Turn right, as we do now, and you find the ruins of the Azure Window, once Gozo’s most famous photo opportunity but, since March 2017, just a pile of massive boulders on the seabed.
The collapse of the arch in a spring storm was a blow for the island, but fortunately sightseeing’s loss was diving’s gain – this is now a brilliant dive-site.
There’s not much life yet – just a faint fuzz of green algae on the sun-bleached rocks – but that doesn’t matter. The area is a veritable maze of swim-throughs, offering endless routes to explore.
Heading back past the Blue Hole, we head up the Chimney, going nearly straight up from 20 to 12m, then up again to 7m to find ourselves in the Coral Gardens. It’s great fun, and beautiful too, the walls of the passageway lined with yellow anemones that give way to yellow-green algae up top that glows bright in the sunshine. Coral Gardens, we discover, is sheltered and shallow, perfect for beginners.
We finish our dive in the Blue Hole – all by ourselves once again. On the safety stop, I watch tourists peering in from the rocks above and a few tiny fish skittering around just beneath the surface.

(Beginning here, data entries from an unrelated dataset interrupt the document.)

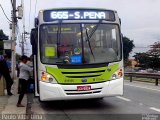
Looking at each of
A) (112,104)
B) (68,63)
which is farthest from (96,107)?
(68,63)

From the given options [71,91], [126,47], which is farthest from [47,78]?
[126,47]

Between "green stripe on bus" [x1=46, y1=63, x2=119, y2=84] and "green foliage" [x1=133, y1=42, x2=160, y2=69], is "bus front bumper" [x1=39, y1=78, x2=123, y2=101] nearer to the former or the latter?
"green stripe on bus" [x1=46, y1=63, x2=119, y2=84]

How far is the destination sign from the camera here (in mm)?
12633

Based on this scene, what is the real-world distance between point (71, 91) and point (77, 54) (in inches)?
44.7

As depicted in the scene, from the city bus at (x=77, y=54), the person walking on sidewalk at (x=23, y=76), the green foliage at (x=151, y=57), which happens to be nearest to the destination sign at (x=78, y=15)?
the city bus at (x=77, y=54)

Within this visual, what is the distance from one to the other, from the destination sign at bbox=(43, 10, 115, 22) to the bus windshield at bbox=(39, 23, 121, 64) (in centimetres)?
24

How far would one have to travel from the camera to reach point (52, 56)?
1224 centimetres

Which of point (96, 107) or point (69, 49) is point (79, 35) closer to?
point (69, 49)

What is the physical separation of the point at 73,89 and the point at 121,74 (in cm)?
169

If I had to choose one way of finishing every dive from now on, this would be it.
The walk back to the car park, around slippery rock-pools and along a path carved into the fossil-packed coralline limestone, is arduous but nothing compared to the route we take to Crocodile Rock – another of Dwejra’s dive-sites – the following morning.
Snug in my drysuit and undersuit, I’m seriously warm by the time we’ve made our way gingerly across the moon-like expanse of spiky limestone pools, and it’s a relief when I can finally step into the 20° water. I can’t imagine what this walk must be like at the height of summer.

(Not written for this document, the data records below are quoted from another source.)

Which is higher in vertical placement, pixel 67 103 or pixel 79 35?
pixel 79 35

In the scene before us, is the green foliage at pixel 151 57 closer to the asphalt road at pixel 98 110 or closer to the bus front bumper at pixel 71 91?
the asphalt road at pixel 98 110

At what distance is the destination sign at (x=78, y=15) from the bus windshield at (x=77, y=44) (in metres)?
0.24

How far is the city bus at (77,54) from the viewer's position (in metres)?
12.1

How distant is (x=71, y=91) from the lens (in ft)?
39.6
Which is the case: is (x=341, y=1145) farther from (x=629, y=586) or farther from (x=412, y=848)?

We swim on the surface towards the massive outcrop of Crocodile Rock for a few minutes before descending to discover that there’s much more of the rock beneath the water than there is up top.
Keeping it on our left, we gradually make our way down to 39m, to find boulders littering the sea-floor but no sign of the number of large grouper we’re told sometimes hang out here.
Up above us hundreds of barracuda suddenly appear, shoaling in an enormous underwater valley between two steep peaks. They pour over the sheer edge of the rock towards us, circling our group before disappearing into shallower water. It’s a mesmerising sight.
After a couple of days playing with Mabel on the beach of the Inland Sea, my brother is keen to see some other areas of the island. So after one more dive at the Blue Hole, Denis takes us to the Salt Pans, location of a handful of dive-sites to suit various tastes and levels of experience.
To reach Dwejra from Marsalforn you have to drive into Victoria, the main town at the centre of Gozo, and out again, a journey of around 25 minutes, but the Salt Pans are just a short hop along the coast.
Gozitans have been harvesting salt from shallow pools on this beautiful patch of shore since Roman times. In the summer you have to be careful not to step in the pans on your way to the water, but it’s not an issue in the winter, so we stomp straight through.